[PROBLEMS TO SOLVE]:
A – From the review excerpt on the cable dependency register, list the records that the register should sit beside for AI systems.
B – Summarize the review excerpt on the cable dependency register in two sentences.

[GIVEN TEXT]:
^^^^^^^^^^^^^^^^
Cable Dependency Register

The practical artifact this review adds is a cable dependency register. For any high-impact AI deployment, public workflow, research system, or critical communication service, the register should name the model and vendor, hosting and inference regions, major network providers where known, cloud and data-center dependencies, landing jurisdictions that matter to cross-border service, terrestrial backhaul assumptions, fallback paths, outage behavior, data-residency claims, logging locations, incident contacts, repair assumptions, exit plans, and the public services that would fail if connectivity degraded.

The register should have public and restricted fields. Public fields can state that a service depends on cross-border connectivity, cloud regions, route diversity, vendor support, and tested fallback procedures. Restricted fields can hold exact routes, exploitable chokepoints, security plans, supplier details, and incident playbooks for regulators, auditors, operators, and authorized procurement officials. Secrecy should protect infrastructure, not erase the dependency.

For AI systems, the register belongs beside an AI system inventory, AI procurement file, data-residency assessment, audit trail, digital infrastructure register, and vendor governance record. The point is not to pretend every packet path is knowable from outside the operator. It is to keep institutions from certifying cloud AI systems while the route, repair, and failover layer remains an undocumented assumption.

The register also gives Starosielski's topography a governance form. Instead of saying "the internet is material" and stopping there, it asks where the material dependency enters the institution's own records. If the answer is nowhere, the institution has not governed the infrastructure. It has only used it.

Where the Book Needs Friction

The Undersea Network is not a contemporary AI book. It predates the current foundation-model boom, hyperscaler cable strategies at today's scale, agentic AI products, and the 2025-2026 regulatory fight over submarine cable security. Its strength is method, not direct policy prescription.

The book also has a focused geography. Its South Pacific emphasis is a virtue because it prevents the network from becoming abstract, but it means readers still need other work on the Atlantic, Arctic routes, African connectivity, cable ownership, national-security review, repair-ship availability, terrestrial backhaul, exchange points, and data-center geography.

There is also a tension in making hidden infrastructure visible. Public understanding supports accountability, but full visibility can create security concerns. The answer is not secrecy as a default or exposure as a reflex. It is layered accountability: enough public knowledge for democratic governance, enough operational confidentiality for security, and enough institutional documentation that affected communities are not asked to trust a system nobody will describe.

What This Changes

The practical lesson is to stop treating AI as an interface floating above infrastructure.

Every serious AI deployment should ask: where does the signal travel, who owns or controls the path, what happens at the landing points, what jurisdictions touch the route, who can repair it, who can interrupt it, what communities host the supporting infrastructure, what energy and water systems are implicated, and what institutional service fails if the path fails?

That is not anti-cloud nostalgia. It is source discipline applied to infrastructure. The more institutions outsource cognition, administration, search, writing, triage, education, and public interaction to remote model systems, the more they need to understand the physical network underneath that outsourcing.

Starosielski's enduring value is that she gives the internet a floor. Once the network has a floor, AI has a geography. Once AI has a geography, governance can ask material questions before the system hides inside convenience.
^^^^^^^^^^^^^^^^
[RECORDED DATA]:

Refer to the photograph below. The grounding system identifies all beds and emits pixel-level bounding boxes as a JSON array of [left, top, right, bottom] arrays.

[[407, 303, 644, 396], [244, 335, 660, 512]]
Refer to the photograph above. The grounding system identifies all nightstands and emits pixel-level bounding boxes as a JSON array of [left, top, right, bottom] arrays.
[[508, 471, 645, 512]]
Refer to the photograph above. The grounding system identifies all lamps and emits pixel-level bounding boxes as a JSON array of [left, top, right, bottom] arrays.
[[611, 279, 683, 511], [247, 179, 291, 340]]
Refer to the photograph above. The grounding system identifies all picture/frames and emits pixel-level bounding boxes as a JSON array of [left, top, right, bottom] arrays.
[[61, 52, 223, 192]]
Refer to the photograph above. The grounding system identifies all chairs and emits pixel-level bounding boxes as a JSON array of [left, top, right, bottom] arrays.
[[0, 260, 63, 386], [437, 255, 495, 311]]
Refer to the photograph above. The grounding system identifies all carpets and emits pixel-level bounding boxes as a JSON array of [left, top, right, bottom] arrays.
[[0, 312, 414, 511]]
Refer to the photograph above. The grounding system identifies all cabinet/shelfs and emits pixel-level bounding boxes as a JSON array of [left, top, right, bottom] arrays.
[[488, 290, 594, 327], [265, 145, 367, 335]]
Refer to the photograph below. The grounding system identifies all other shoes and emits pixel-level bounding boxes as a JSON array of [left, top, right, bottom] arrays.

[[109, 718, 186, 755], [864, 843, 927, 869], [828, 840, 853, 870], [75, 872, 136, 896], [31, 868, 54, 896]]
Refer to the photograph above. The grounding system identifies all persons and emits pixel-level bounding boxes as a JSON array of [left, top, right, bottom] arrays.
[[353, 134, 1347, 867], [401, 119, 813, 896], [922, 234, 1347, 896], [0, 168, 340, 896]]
^^^^^^^^^^^^^^^^
[RESULTS IN ORDER]:
A –
- AI system inventory
- AI procurement file
- data-residency assessment
- audit trail
- digital infrastructure register
- vendor governance record

B – The review proposes a cable dependency register with public and restricted fields that records the network, cloud, repair, and fallback dependencies of high-impact AI deployments and other critical services. It notes that The Undersea Network predates the current AI boom and focuses on the South Pacific, and argues that AI should not be treated as an interface floating above infrastructure.